The merger takes Convergys’ total workforce to 125,000 people, raising its annual revenue to $3 billion. With 150 delivery centers in 31 countries, Convergys will now offer customer care service in 47 languages.
“This acquisition is an important step forward in our plan for strategic growth and value creation,” said Andrea Ayers, president and CEO of Convergys. She has also announced plans to hire more than 6,000 employees in the Philippines, where the BPO provider is the biggest private sector employer.
Analysts say that the merger positions Convergys to capitalize on Stream’s local-language customer care services in Latin America and Europe. Stream has a significant presence in Nicaragua, Honduras, the Dominican Republic and El Salvador.
Stream’s merger with Convergys is also good news for Cost Rica.

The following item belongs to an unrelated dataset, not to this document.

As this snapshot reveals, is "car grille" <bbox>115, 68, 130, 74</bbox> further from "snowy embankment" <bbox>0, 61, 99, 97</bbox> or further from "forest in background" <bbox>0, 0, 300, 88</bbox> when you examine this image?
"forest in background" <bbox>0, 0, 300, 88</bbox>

Stream left the Central American nation in 2013, but Convergys expanded there months later with the launch of new delivery center in the capital San Jose. Convergys, according to reports, employs nearly 3,000 people in Costa Rica.
Convergys also has delivery centers in Brazil, Mexico and Colombia, and it has recently launched a mobile application that allows people to send in job applications via their cell phone.
Based in Eagan, Minnesota, Stream has 40,000 employees globally and provides customer relationship management services in 22 countries and 35 languages. Its clients include Hewlett-Packard, Microsoft Corp, Dell Inc, Salesforce.com Inc and Western Digital Corp.
Stream’s ability to provide customer care service in a wide range of European languages – such as Spanish and French – will aid Convergys to win more multinational customers globally, particularly in the the United States.